**PROBLEM**. Return the listing in full. Keep every word as it stands.

**DATA IN THIS EXERCISE**.

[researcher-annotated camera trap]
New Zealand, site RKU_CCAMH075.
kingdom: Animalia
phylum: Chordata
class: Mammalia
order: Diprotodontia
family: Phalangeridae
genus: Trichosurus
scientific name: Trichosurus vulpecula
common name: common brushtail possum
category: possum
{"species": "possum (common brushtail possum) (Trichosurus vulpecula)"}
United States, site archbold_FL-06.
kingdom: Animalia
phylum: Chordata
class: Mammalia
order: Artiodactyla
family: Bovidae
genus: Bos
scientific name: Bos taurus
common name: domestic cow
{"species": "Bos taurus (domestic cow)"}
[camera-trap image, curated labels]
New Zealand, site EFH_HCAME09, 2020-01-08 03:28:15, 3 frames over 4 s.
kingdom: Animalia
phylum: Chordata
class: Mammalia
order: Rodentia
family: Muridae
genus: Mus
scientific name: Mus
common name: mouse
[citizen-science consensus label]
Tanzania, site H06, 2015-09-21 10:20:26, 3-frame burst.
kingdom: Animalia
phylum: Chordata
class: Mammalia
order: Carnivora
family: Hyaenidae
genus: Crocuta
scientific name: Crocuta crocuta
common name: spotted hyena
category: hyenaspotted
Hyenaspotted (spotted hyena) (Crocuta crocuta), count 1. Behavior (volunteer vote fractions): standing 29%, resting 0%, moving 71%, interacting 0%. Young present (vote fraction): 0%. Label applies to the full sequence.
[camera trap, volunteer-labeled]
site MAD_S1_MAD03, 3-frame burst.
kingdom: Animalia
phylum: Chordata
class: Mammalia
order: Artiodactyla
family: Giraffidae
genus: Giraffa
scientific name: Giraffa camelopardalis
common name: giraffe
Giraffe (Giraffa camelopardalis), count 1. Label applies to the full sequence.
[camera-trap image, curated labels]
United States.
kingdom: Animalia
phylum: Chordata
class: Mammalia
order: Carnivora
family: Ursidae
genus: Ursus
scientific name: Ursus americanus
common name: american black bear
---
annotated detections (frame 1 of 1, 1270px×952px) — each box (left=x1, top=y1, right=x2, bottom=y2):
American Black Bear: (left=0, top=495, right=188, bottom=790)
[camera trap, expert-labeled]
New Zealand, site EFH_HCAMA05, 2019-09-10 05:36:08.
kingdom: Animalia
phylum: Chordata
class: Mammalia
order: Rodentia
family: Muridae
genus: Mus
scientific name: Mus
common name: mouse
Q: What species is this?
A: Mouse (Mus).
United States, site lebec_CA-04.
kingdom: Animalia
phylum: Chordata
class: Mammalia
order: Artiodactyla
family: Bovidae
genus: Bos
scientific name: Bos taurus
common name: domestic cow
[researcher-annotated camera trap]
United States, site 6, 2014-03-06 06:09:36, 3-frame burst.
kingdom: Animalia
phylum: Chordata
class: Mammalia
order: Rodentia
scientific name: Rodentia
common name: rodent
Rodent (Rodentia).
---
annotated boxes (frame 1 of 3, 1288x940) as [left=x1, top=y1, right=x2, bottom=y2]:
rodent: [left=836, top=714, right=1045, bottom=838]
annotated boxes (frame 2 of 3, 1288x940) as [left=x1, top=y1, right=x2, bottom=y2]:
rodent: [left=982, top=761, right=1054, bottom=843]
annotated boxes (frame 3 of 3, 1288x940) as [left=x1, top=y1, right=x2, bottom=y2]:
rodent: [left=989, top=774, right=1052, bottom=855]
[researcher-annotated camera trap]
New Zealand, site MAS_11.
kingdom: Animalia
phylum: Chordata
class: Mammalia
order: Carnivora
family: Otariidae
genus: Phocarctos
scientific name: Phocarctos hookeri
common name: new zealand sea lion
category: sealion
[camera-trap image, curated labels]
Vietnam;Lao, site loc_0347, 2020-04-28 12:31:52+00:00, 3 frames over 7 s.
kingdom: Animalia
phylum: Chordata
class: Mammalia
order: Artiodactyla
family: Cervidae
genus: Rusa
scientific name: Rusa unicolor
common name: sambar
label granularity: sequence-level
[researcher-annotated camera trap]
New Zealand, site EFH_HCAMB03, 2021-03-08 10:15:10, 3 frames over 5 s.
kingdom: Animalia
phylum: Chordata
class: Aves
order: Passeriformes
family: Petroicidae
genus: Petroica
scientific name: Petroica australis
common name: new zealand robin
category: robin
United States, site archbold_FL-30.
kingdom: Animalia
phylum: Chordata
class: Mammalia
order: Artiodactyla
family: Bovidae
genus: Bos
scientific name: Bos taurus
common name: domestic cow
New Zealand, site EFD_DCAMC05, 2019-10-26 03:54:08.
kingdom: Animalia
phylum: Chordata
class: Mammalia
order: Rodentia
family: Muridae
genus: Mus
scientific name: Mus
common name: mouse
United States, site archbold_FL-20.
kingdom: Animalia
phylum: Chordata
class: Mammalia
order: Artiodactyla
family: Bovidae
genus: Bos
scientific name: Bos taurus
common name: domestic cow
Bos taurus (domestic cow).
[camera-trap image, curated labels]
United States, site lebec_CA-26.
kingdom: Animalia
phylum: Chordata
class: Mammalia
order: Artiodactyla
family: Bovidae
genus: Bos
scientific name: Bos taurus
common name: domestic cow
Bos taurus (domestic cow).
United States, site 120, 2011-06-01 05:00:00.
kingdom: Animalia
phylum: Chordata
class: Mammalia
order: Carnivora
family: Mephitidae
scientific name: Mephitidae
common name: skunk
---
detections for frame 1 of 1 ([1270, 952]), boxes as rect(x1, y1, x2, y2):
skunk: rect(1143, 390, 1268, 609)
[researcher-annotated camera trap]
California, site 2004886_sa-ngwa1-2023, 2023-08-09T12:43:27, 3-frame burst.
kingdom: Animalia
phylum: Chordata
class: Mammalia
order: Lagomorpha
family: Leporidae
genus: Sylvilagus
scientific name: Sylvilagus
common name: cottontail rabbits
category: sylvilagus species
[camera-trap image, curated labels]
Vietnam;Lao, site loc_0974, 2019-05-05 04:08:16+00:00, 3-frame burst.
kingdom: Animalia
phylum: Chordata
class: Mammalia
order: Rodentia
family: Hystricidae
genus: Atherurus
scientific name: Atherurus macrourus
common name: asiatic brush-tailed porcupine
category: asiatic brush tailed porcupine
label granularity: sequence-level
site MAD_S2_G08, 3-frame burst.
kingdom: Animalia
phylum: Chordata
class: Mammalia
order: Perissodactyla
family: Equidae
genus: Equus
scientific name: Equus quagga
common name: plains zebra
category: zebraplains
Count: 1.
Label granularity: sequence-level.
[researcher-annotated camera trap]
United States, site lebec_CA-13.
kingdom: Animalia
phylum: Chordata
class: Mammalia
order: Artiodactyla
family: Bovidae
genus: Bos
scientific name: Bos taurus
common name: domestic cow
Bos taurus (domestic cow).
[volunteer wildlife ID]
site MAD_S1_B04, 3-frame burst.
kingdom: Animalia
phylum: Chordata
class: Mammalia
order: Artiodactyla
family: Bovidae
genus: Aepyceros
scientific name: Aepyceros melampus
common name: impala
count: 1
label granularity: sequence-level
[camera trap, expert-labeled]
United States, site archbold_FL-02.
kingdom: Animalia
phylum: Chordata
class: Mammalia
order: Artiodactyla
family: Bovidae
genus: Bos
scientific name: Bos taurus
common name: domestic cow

**OUTPUT FOR THIS EXERCISE**.
[researcher-annotated camera trap]
New Zealand, site RKU_CCAMH075.
kingdom: Animalia
phylum: Chordata
class: Mammalia
order: Diprotodontia
family: Phalangeridae
genus: Trichosurus
scientific name: Trichosurus vulpecula
common name: common brushtail possum
category: possum
{"species": "possum (common brushtail possum) (Trichosurus vulpecula)"}
United States, site archbold_FL-06.
kingdom: Animalia
phylum: Chordata
class: Mammalia
order: Artiodactyla
family: Bovidae
genus: Bos
scientific name: Bos taurus
common name: domestic cow
{"species": "Bos taurus (domestic cow)"}
[camera-trap image, curated labels]
New Zealand, site EFH_HCAME09, 2020-01-08 03:28:15, 3 frames over 4 s.
kingdom: Animalia
phylum: Chordata
class: Mammalia
order: Rodentia
family: Muridae
genus: Mus
scientific name: Mus
common name: mouse
[citizen-science consensus label]
Tanzania, site H06, 2015-09-21 10:20:26, 3-frame burst.
kingdom: Animalia
phylum: Chordata
class: Mammalia
order: Carnivora
family: Hyaenidae
genus: Crocuta
scientific name: Crocuta crocuta
common name: spotted hyena
category: hyenaspotted
Hyenaspotted (spotted hyena) (Crocuta crocuta), count 1. Behavior (volunteer vote fractions): standing 29%, resting 0%, moving 71%, interacting 0%. Young present (vote fraction): 0%. Label applies to the full sequence.
[camera trap, volunteer-labeled]
site MAD_S1_MAD03, 3-frame burst.
kingdom: Animalia
phylum: Chordata
class: Mammalia
order: Artiodactyla
family: Giraffidae
genus: Giraffa
scientific name: Giraffa camelopardalis
common name: giraffe
Giraffe (Giraffa camelopardalis), count 1. Label applies to the full sequence.
[camera-trap image, curated labels]
United States.
kingdom: Animalia
phylum: Chordata
class: Mammalia
order: Carnivora
family: Ursidae
genus: Ursus
scientific name: Ursus americanus
common name: american black bear
---
annotated detections (frame 1 of 1, 1270px×952px) — each box (left=x1, top=y1, right=x2, bottom=y2):
American Black Bear: (left=0, top=495, right=188, bottom=790)
[camera trap, expert-labeled]
New Zealand, site EFH_HCAMA05, 2019-09-10 05:36:08.
kingdom: Animalia
phylum: Chordata
class: Mammalia
order: Rodentia
family: Muridae
genus: Mus
scientific name: Mus
common name: mouse
Q: What species is this?
A: Mouse (Mus).
United States, site lebec_CA-04.
kingdom: Animalia
phylum: Chordata
class: Mammalia
order: Artiodactyla
family: Bovidae
genus: Bos
scientific name: Bos taurus
common name: domestic cow
[researcher-annotated camera trap]
United States, site 6, 2014-03-06 06:09:36, 3-frame burst.
kingdom: Animalia
phylum: Chordata
class: Mammalia
order: Rodentia
scientific name: Rodentia
common name: rodent
Rodent (Rodentia).
---
annotated boxes (frame 1 of 3, 1288x940) as [left=x1, top=y1, right=x2, bottom=y2]:
rodent: [left=836, top=714, right=1045, bottom=838]
annotated boxes (frame 2 of 3, 1288x940) as [left=x1, top=y1, right=x2, bottom=y2]:
rodent: [left=982, top=761, right=1054, bottom=843]
annotated boxes (frame 3 of 3, 1288x940) as [left=x1, top=y1, right=x2, bottom=y2]:
rodent: [left=989, top=774, right=1052, bottom=855]
[researcher-annotated camera trap]
New Zealand, site MAS_11.
kingdom: Animalia
phylum: Chordata
class: Mammalia
order: Carnivora
family: Otariidae
genus: Phocarctos
scientific name: Phocarctos hookeri
common name: new zealand sea lion
category: sealion
[camera-trap image, curated labels]
Vietnam;Lao, site loc_0347, 2020-04-28 12:31:52+00:00, 3 frames over 7 s.
kingdom: Animalia
phylum: Chordata
class: Mammalia
order: Artiodactyla
family: Cervidae
genus: Rusa
scientific name: Rusa unicolor
common name: sambar
label granularity: sequence-level
[researcher-annotated camera trap]
New Zealand, site EFH_HCAMB03, 2021-03-08 10:15:10, 3 frames over 5 s.
kingdom: Animalia
phylum: Chordata
class: Aves
order: Passeriformes
family: Petroicidae
genus: Petroica
scientific name: Petroica australis
common name: new zealand robin
category: robin
United States, site archbold_FL-30.
kingdom: Animalia
phylum: Chordata
class: Mammalia
order: Artiodactyla
family: Bovidae
genus: Bos
scientific name: Bos taurus
common name: domestic cow
New Zealand, site EFD_DCAMC05, 2019-10-26 03:54:08.
kingdom: Animalia
phylum: Chordata
class: Mammalia
order: Rodentia
family: Muridae
genus: Mus
scientific name: Mus
common name: mouse
United States, site archbold_FL-20.
kingdom: Animalia
phylum: Chordata
class: Mammalia
order: Artiodactyla
family: Bovidae
genus: Bos
scientific name: Bos taurus
common name: domestic cow
Bos taurus (domestic cow).
[camera-trap image, curated labels]
United States, site lebec_CA-26.
kingdom: Animalia
phylum: Chordata
class: Mammalia
order: Artiodactyla
family: Bovidae
genus: Bos
scientific name: Bos taurus
common name: domestic cow
Bos taurus (domestic cow).
United States, site 120, 2011-06-01 05:00:00.
kingdom: Animalia
phylum: Chordata
class: Mammalia
order: Carnivora
family: Mephitidae
scientific name: Mephitidae
common name: skunk
---
detections for frame 1 of 1 ([1270, 952]), boxes as rect(x1, y1, x2, y2):
skunk: rect(1143, 390, 1268, 609)
[researcher-annotated camera trap]
California, site 2004886_sa-ngwa1-2023, 2023-08-09T12:43:27, 3-frame burst.
kingdom: Animalia
phylum: Chordata
class: Mammalia
order: Lagomorpha
family: Leporidae
genus: Sylvilagus
scientific name: Sylvilagus
common name: cottontail rabbits
category: sylvilagus species
[camera-trap image, curated labels]
Vietnam;Lao, site loc_0974, 2019-05-05 04:08:16+00:00, 3-frame burst.
kingdom: Animalia
phylum: Chordata
class: Mammalia
order: Rodentia
family: Hystricidae
genus: Atherurus
scientific name: Atherurus macrourus
common name: asiatic brush-tailed porcupine
category: asiatic brush tailed porcupine
label granularity: sequence-level
site MAD_S2_G08, 3-frame burst.
kingdom: Animalia
phylum: Chordata
class: Mammalia
order: Perissodactyla
family: Equidae
genus: Equus
scientific name: Equus quagga
common name: plains zebra
category: zebraplains
Count: 1.
Label granularity: sequence-level.
[researcher-annotated camera trap]
United States, site lebec_CA-13.
kingdom: Animalia
phylum: Chordata
class: Mammalia
order: Artiodactyla
family: Bovidae
genus: Bos
scientific name: Bos taurus
common name: domestic cow
Bos taurus (domestic cow).
[volunteer wildlife ID]
site MAD_S1_B04, 3-frame burst.
kingdom: Animalia
phylum: Chordata
class: Mammalia
order: Artiodactyla
family: Bovidae
genus: Aepyceros
scientific name: Aepyceros melampus
common name: impala
count: 1
label granularity: sequence-level
[camera trap, expert-labeled]
United States, site archbold_FL-02.
kingdom: Animalia
phylum: Chordata
class: Mammalia
order: Artiodactyla
family: Bovidae
genus: Bos
scientific name: Bos taurus
common name: domestic cow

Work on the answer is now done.